I salienti passaggi che le oltre duecento pagine articolate e di rado altresì diversive (in quanto ai limiti del divagante) rievocano, avvallati, capitolo per capitolo, dalla solidità d’un supporto di ben 537 note, e che riguardano l’Italia (quasi tutte, eccetto unicamente quelle dei già considerati Capitolo 1 e Capitolo 3) sono riferibili al: “Capitolo 2. Il patto d’acciaio”, 27-42; “Capitolo 4. La fine della non belligeranza italiana”, 53-73; “Capitolo 5. L’Italia vuole spezzare le reni alla Grecia”, 74-89; “Capitolo 6. Guerra e sconfitte dell’Asse in Russia e Libia”, 90-121; “Capitolo 7. Il crollo del fascismo e la riscossa sovietica”, 122-159; “Capitolo 8. Il governo Badoglio”, 160-184; “Capitolo 9. La guerra civile. Gli inizi e i fatti di Ferrara”, 185-206.

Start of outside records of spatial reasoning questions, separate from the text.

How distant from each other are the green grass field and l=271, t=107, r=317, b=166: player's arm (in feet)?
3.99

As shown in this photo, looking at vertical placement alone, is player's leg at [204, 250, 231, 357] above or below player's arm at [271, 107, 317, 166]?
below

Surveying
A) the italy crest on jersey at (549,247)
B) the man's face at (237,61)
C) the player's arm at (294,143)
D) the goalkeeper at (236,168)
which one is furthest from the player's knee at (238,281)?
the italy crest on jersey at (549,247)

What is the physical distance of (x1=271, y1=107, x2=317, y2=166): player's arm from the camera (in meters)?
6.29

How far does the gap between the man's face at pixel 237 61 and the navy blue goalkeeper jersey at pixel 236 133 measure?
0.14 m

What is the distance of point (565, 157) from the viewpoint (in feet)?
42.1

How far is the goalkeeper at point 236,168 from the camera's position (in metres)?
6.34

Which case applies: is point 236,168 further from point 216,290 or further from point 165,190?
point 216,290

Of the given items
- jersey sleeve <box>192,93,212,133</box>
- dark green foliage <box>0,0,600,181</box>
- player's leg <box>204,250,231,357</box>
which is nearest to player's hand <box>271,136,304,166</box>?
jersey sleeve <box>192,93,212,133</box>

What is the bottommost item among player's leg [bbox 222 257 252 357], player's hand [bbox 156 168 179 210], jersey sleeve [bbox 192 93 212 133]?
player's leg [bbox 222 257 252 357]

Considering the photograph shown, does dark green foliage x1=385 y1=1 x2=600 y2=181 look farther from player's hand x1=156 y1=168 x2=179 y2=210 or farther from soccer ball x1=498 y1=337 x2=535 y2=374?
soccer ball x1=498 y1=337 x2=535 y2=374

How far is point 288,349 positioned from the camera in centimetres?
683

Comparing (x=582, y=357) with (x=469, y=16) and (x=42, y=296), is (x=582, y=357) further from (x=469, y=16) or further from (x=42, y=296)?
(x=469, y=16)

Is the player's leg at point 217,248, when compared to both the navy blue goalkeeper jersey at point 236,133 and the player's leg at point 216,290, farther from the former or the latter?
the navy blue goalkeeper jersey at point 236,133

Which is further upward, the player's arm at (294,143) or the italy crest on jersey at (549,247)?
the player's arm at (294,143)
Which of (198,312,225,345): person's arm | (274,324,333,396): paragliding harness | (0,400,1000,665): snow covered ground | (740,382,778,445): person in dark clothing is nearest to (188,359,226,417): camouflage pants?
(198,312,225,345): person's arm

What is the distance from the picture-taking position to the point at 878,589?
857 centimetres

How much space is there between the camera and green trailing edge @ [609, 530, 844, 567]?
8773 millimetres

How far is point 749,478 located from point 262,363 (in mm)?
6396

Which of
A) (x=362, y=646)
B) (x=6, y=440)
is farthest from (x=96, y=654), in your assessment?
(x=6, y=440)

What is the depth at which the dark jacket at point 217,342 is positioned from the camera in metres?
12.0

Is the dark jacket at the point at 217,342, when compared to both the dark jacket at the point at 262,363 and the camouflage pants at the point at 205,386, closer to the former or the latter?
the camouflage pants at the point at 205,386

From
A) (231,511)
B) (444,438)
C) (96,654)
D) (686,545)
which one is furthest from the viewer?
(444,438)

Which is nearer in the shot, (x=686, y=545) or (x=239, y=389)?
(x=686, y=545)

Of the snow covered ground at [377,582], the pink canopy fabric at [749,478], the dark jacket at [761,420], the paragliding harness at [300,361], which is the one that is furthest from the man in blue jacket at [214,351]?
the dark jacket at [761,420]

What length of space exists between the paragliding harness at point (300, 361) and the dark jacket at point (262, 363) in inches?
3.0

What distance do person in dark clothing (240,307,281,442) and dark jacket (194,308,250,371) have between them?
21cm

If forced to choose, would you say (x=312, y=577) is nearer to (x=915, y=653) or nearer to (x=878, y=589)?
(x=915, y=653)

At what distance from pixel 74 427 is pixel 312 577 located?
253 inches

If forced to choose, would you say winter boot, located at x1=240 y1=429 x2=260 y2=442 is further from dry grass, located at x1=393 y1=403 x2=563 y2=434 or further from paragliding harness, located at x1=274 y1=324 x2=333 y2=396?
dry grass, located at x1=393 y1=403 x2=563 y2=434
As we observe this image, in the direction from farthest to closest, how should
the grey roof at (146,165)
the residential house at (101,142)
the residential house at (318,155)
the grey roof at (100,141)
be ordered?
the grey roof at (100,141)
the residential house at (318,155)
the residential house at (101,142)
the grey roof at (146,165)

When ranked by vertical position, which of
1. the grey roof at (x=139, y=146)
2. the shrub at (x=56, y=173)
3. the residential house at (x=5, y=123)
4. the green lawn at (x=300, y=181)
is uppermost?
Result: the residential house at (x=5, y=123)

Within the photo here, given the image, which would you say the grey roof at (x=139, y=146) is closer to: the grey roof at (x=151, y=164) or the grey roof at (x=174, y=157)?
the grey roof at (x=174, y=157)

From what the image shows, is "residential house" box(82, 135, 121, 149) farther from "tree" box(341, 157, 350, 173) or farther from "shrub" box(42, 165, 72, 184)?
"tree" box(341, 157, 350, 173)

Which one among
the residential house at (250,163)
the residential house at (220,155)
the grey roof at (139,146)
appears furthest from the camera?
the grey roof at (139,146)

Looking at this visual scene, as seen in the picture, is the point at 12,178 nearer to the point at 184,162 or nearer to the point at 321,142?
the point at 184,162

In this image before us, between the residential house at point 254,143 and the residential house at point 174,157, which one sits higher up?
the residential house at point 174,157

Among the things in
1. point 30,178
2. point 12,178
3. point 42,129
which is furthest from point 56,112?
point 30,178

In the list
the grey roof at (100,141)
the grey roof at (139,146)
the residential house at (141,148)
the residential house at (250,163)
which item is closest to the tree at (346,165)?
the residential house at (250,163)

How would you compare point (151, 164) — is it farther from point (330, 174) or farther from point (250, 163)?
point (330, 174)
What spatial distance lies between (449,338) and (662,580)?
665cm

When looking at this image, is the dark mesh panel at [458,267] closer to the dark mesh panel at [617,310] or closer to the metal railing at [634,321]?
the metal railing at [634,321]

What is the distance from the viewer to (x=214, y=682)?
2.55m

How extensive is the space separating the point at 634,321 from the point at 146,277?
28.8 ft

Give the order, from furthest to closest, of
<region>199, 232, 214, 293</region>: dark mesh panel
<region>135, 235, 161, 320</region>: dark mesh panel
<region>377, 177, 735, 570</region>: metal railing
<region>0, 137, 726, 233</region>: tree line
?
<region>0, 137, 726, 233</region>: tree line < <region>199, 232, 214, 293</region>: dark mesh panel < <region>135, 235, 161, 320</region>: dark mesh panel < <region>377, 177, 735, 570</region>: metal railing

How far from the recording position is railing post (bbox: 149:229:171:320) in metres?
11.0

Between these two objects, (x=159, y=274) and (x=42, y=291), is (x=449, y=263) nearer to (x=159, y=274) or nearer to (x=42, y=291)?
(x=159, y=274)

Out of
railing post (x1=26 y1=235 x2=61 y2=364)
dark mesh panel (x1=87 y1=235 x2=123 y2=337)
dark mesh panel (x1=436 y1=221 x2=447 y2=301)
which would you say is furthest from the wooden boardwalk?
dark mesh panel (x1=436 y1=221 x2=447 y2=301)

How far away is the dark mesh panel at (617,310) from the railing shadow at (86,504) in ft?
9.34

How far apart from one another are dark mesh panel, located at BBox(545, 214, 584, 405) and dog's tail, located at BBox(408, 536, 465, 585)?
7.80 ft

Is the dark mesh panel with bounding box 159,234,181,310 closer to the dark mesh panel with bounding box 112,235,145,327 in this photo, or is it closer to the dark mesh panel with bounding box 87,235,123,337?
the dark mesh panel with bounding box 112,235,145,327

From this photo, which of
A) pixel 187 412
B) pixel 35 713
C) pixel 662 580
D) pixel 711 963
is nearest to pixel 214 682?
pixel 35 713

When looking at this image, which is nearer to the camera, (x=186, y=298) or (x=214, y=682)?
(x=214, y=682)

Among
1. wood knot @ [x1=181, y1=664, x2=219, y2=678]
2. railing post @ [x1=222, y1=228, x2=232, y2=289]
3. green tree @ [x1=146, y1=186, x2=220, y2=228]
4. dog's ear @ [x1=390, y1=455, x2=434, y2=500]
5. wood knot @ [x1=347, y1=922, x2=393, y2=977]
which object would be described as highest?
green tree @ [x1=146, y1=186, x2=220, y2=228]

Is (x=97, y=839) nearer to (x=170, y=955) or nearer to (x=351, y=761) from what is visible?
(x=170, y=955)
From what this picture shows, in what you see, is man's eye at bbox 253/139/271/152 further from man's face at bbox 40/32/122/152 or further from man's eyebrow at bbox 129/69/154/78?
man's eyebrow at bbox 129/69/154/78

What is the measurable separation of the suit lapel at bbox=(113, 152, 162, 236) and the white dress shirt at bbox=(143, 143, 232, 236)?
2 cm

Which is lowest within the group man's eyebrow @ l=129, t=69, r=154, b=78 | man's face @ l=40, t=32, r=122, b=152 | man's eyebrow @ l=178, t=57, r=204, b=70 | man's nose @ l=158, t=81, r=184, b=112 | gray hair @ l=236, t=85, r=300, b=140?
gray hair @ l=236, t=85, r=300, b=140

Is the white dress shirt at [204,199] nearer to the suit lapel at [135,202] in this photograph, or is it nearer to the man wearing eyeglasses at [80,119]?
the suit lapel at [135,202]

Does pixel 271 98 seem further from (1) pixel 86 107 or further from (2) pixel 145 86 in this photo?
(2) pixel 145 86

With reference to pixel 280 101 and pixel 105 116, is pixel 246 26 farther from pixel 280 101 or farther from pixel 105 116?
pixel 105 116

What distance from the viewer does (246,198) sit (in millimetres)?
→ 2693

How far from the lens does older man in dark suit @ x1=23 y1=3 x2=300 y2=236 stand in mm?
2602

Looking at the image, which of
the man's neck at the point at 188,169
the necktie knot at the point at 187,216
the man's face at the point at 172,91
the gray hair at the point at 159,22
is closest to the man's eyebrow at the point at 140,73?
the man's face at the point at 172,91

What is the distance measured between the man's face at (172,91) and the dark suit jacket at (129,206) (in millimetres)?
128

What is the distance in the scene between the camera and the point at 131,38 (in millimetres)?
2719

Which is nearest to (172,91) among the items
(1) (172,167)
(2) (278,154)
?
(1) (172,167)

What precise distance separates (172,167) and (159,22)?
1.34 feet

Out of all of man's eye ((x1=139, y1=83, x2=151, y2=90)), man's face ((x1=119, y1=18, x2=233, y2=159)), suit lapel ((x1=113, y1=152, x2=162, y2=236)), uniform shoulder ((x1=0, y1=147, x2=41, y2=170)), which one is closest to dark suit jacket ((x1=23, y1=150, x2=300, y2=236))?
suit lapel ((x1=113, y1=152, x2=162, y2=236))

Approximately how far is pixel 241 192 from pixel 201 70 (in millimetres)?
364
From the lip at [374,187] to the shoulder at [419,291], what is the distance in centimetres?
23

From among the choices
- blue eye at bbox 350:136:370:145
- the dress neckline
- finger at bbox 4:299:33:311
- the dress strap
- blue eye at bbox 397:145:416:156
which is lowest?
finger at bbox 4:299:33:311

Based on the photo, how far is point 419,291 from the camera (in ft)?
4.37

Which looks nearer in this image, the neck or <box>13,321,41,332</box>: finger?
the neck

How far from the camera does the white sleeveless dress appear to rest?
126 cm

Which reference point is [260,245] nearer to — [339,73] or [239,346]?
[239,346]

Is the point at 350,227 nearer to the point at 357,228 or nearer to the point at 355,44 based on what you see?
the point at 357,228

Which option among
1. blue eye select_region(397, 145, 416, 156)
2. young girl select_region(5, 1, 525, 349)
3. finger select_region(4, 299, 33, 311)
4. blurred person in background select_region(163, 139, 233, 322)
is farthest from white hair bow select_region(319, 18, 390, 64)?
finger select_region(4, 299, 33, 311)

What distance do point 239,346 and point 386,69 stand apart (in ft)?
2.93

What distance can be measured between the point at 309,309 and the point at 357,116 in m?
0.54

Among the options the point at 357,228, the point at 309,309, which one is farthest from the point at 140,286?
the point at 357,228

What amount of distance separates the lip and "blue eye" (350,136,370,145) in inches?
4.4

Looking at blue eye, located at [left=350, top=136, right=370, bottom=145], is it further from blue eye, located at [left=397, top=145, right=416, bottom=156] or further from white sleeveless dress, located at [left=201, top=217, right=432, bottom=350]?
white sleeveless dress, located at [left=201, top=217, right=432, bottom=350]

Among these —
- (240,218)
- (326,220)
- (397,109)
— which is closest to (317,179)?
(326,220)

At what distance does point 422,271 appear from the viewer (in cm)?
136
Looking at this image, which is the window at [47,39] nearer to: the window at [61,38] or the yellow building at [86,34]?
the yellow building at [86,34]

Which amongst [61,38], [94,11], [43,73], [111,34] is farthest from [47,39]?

Il libro è dominato, senza soluzione di continuo, da una pressoché perfetta scrittura appagata da un linguaggio altrettanto elevato, dal quale inequivocabilmente si evince la grande conoscenza ed analitica, specifica preparazione di Roveri. Non un capitolo che non riporti, al di là dell’onnipresente costruttiva, intelligente critica (talora nel senso della piena o parziale condivisione, talaltra nel verso opposto) nei confronti degli storici di volta in volta citati, l’autoritaria traccia della coerente, ogni volta ampiamente giustificata opinione dell’autore, modus operandi costante e quasi sempre condivisibile per argomenti suffragati.

In particolare, Roveri fa sua la tesi dell’arcinoto e defunto (Roma ƚ 2008) regista, ferrarese d’origine (a Ferrara è anche sepolto), Florestano Vancini; tesi adottata per la realizzazione del celeberrimo film La lunga notte del ’43 (tratto dal racconto Una notte del ’43, d’altro indimenticato ferrarese ed ugualmente sepolto a Ferrara, lo scrittore Giorgio Bassani), circa gli antefatti ed il diretto evento dell’assassinio del federale Igino Ghisellini e del più ampio eccidio (Mario Zanatta, Pasquale Colagrande, Giulio Piazzi, Ugo Teglio, Girolamo Savonuzzi, Arturo Torboli, Vittore e Mario Hanau, Alberto Vita Finzi, Emilio Arlotti, Cinzio Belletti) sul muretto del Castello Estense, azioni efferate perpetrate per mano repubblichina tra la notte e la giornata del 15 novembre 1943.

Anche se Ferrara sembra avere un ruolo prioritario, in quanto conclusivo, nell’analisi del periodo storico trattato, il significato del contenuto dell’opera non è da intendersi restrittivamente rivolto ai soli ferraresi ma, facendo parte d’una contingenza che solo casualmente ha, ahimè, coinvolto la cittadinanza ferrarese, e considerata anche l’alta qualità della ricerca (ed anzi soprattutto in forza di ciò), se ne auspica la più larga divulgazione a livello nazionale.